About 22% of the patients in the young critical group did not have an underlying disease or obesity, but the rate of obesity (BMI > 25 kg/m²) was high, with a fatality rate of 5.6%. The full vaccination rate was extremely low compared to the general population of the same age group, showing that non-vaccination has a grave impact on the progression of COVID-19 to a critical condition. The findings of this study highlight the need for measures to prevent critical progression of COVID-19, such as vaccinations and targeting young adults especially having risk factors.

摘要

背景

全球有众多新冠病毒疾病 2019(COVID-19)患者死亡。虽然年龄是已知的风险因素,但在年轻人群中的风险分析仍存在不足。本研究旨在评估韩国年轻(≤ 50 岁)和老年(> 50 岁)重症 COVID-19 患者的临床特征和死亡风险因素。

方法

我们分析了 2021 年 7 月 1 日至 2021 年 11 月 30 日在韩国 11 家医院因 PCR 确诊的 COVID-19 而住院的成年重症患者(需要高流量鼻导管吸氧或更高呼吸支持)的数据。回顾患者的电子病历以确定临床特征。

结果

在研究期间,共纳入 448 名患者。其中 142 名年龄在 50 岁或以下(年轻组),306 名年龄在 50 岁以上(老年组)。年轻组最常见的既往疾病是糖尿病和高血压,69.7%的患者体重指数(BMI)> 25kg/m²。142 名年轻患者中,31 名(21.8%,19 名女性)没有这些既往疾病。严重病例的总体病死率为 21.0%,且因年龄而异:年轻组为 5.6%(n=8/142),老年组为 28.1%,≥ 65 岁组为 38%。年龄(比值比 [OR],7.902;95%置信区间 [CI],2.754-18.181)、机械通气治疗(OR,17.233;95%CI,8.439-35.192)、最高肌酐> 1.5mg/dL(OR,17.631;95%CI,8.321-37.357)和合并血流感染(OR,7.092;95%CI,1.061-18.181)是所有患者死亡的独立预测因素。

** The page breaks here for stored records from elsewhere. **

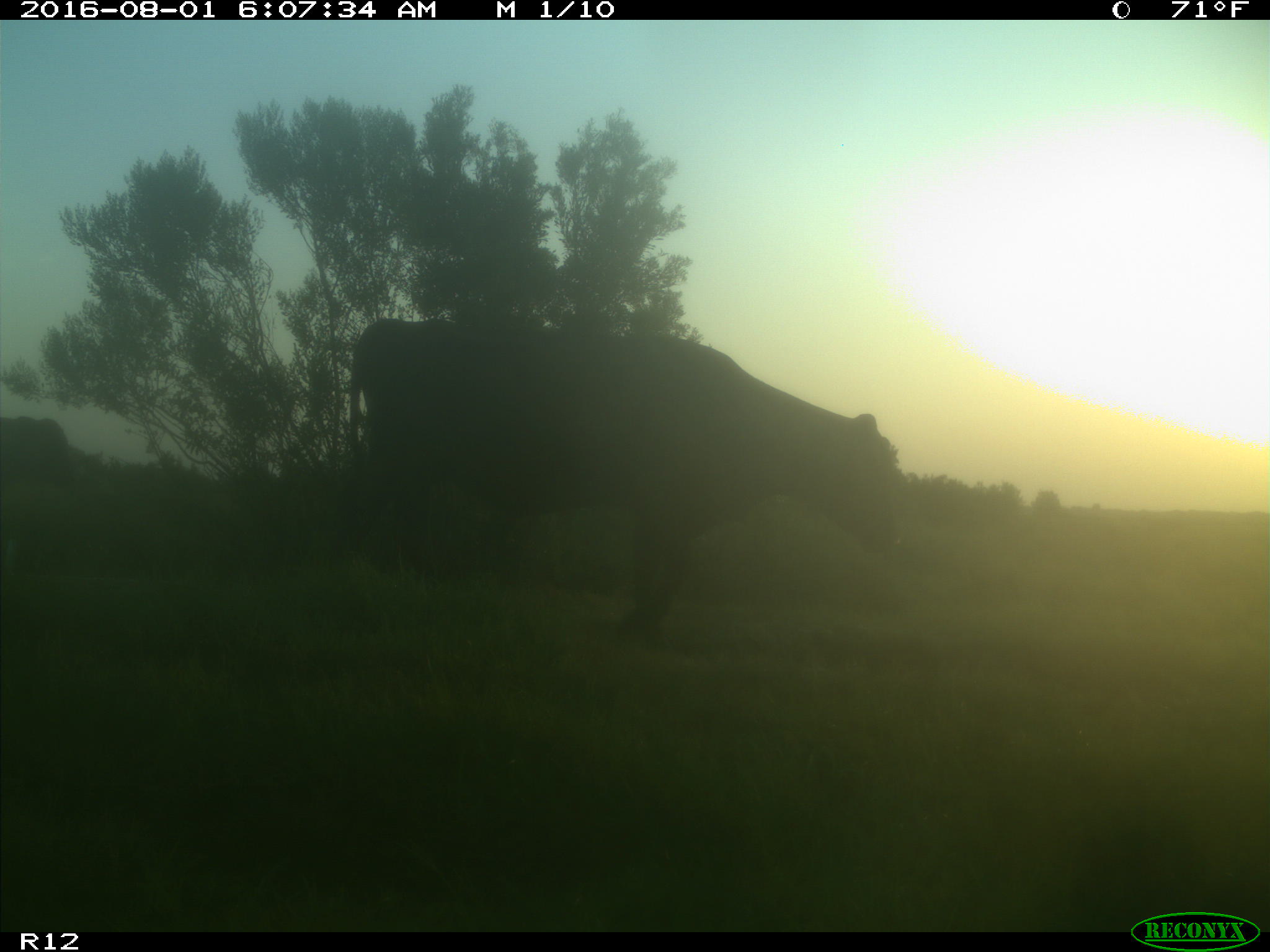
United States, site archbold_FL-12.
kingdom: Animalia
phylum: Chordata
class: Mammalia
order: Artiodactyla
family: Bovidae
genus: Bos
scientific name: Bos taurus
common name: domestic cow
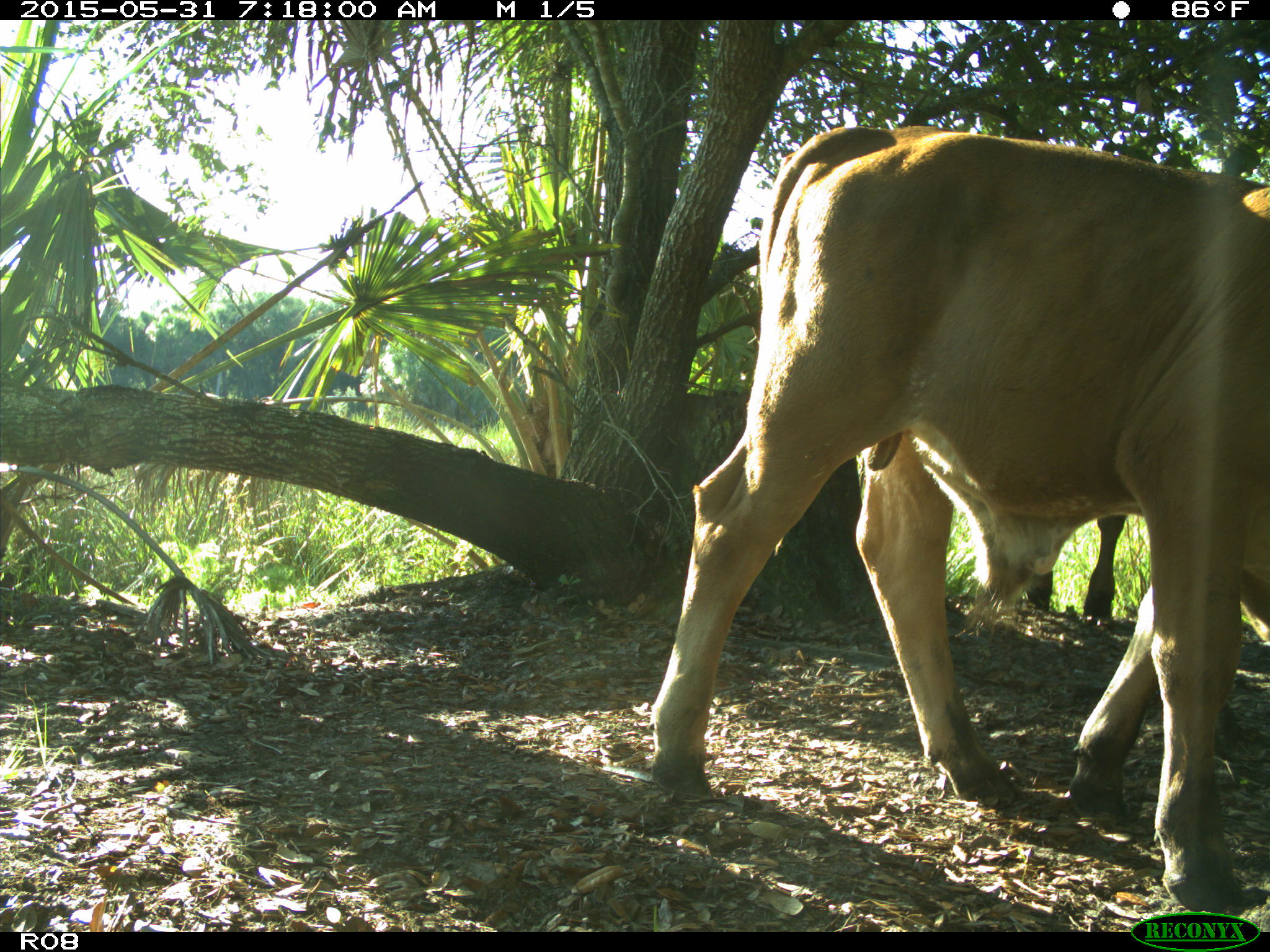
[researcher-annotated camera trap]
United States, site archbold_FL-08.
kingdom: Animalia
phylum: Chordata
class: Mammalia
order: Artiodactyla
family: Bovidae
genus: Bos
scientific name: Bos taurus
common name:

在年龄特异性分析中也观察到类似的模式,但由于年轻组死亡人数较少,大多数结果在多变量分析中无统计学意义。研究人群的完全疫苗接种率非常低(13.6%),只有 3 名患者完全接种了疫苗,且年轻组中没有一名死亡患者完全接种了疫苗。8 名死亡患者中有 7 名有既往疾病或肥胖(BMI> 25kg/m²),另一名死亡患者死于继发感染。

结论

年轻重症组约 22%的患者没有既往疾病或肥胖,但肥胖(BMI> 25kg/m²)的发生率较高,病死率为 5.6%。与同年龄组的一般人群相比,完全疫苗接种率极低,表明未接种疫苗对 COVID-19 发展为重症有严重影响。本研究结果强调需要采取措施预防 COVID-19 重症进展,如接种疫苗,并特别针对有风险因素的年轻成年人。